Gabriel was the young heart-throb hired as the bodyguard of Connie Ferguson’s character Karabo Moroka, and the two ended up in a romantic relationship.
It was a career-defining role. “I can’t shake that character off me. I was a young man kissing Karabo and it was quite topical. That was the moment that established me in South African homes,” Thapelo says.
He was fresh from film school when he landed the part and since then scripts haven’t stopped coming in.
He says there have been times when he’s had to pass on a role because it wasn’t aligned with his thinking at the time. “I walked away from stuff that I felt wasn’t for me. When you’re an actor who understands what you should be looking for, you’re not just going to jump at every brief.”

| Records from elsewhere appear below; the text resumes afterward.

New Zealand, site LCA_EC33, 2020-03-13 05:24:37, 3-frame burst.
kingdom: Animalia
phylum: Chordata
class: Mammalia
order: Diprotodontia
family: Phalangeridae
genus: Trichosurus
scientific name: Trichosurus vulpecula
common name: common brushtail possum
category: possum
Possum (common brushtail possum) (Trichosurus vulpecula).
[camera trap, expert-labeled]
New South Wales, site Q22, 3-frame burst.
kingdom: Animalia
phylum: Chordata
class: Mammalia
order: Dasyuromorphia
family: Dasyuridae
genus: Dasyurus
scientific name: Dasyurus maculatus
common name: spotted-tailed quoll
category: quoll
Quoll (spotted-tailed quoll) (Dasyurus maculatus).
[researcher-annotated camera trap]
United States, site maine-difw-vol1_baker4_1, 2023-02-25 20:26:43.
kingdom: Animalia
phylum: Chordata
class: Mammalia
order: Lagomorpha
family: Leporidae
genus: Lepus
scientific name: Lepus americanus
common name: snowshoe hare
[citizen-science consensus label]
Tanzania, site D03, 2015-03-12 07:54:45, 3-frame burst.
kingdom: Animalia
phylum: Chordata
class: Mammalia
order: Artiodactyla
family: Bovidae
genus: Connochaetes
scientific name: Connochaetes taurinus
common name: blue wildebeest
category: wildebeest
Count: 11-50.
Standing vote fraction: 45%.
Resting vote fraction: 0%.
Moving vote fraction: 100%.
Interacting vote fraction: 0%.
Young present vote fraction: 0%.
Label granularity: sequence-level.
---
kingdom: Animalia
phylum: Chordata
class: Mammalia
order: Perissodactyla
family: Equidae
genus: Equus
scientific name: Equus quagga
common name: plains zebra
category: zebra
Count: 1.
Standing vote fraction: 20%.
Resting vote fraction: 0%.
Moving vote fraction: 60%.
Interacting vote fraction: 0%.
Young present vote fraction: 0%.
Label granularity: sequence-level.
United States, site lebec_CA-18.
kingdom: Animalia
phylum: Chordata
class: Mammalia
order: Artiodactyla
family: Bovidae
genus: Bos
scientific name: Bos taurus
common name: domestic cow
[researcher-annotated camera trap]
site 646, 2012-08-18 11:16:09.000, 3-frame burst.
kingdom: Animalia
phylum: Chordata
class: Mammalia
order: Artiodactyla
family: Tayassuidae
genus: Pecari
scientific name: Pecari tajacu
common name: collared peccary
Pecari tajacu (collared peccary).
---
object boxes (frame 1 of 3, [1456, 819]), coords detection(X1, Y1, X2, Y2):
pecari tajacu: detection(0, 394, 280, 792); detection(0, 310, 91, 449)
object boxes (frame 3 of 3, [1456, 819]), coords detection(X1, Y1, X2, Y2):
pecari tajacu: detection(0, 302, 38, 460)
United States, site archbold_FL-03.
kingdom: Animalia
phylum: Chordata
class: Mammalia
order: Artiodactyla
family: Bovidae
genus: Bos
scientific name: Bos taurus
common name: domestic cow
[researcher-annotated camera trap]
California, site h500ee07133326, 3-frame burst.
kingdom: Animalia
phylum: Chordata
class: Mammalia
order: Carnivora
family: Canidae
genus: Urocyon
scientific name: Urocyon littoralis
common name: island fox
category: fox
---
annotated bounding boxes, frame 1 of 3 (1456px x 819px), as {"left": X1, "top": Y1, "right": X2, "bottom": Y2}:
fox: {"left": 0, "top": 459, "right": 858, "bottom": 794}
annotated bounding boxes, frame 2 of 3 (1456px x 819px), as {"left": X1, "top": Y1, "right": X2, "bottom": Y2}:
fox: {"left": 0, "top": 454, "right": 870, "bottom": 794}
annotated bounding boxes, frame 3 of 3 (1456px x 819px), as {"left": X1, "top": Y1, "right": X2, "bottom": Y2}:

Thapelo also says the industry needs to start understanding the value of actors. He admires the stand taken by Home Affairs actress Vatiswa Ndara, who recently wrote an open letter to and subsequently met with Nathi Mthethwa, minister of sports, arts and culture, to air the financial and other grievances actors face.
In her letter, she highlights issues such as unfair contractual agreements, lack of royalty payments when shows are rerun on the public broadcaster, and poor remuneration. “What Vatiswa is expressing is the current face of our industry and what faces actors and performers in South Africa,” Thapelo says.
“I know exactly what she’s talking about when it comes to how we’re valued as artists. The only solution I have for myself when it comes to that is to understand my offering and my art. So much so that I can easily equate it and evaluate it for you and show it to you. And if you disagree with that evaluation, we all have the right to either walk into this thing or walk away.”
WITH Trackers being broadcast internationally too, it makes sense that his next stop would be the world stage, so Thapelo recently went to the USA with a view to broadening his global appeal.
“Being more connected to the global community as an artist is where my future lies. That’s where my satisfaction and fulfilment are,” he says.
He also has business interests outside the acting world. This includes his partnership with the local Bosman Family Vineyards to produce Nero wine, made from Italian Nero d’Avola grapes which are able to thrive in harsh climates. And his hectic schedule extends to his home life where, for the past five years, nappies, prams, and playgrounds have been a feature of everyday life. In 2014 he and his entrepreneur wife, Lesego (34), welcomed their first son, Lereko (5), and last year Lereko’s baby brother, Lefika (1), was born.
The couple have been married for seven years, and Thapelo says while there’s no formula to keeping the marriage torch lit, the love he shares with the woman he affectionately calls “my girl” keeps them connected.
“I don’t know what the secret is. I’ve got a friend in my girl. She’s got a friend in me. We’ve lived in each other’s spaces for the past seven years and more of our lives. Really, this is the one person who should have my back – and whose back I should have,” he tells us.
The pair have also set their minds on travelling. “My wife and I always say we have to make sure we travel. When we go, we’re better businesspeople, better people and better lovers. We’re just better because we get out of a cocoon.” Trackers airs on M-Net (DStv channel 101) at 8pm on Sundays from 27 October.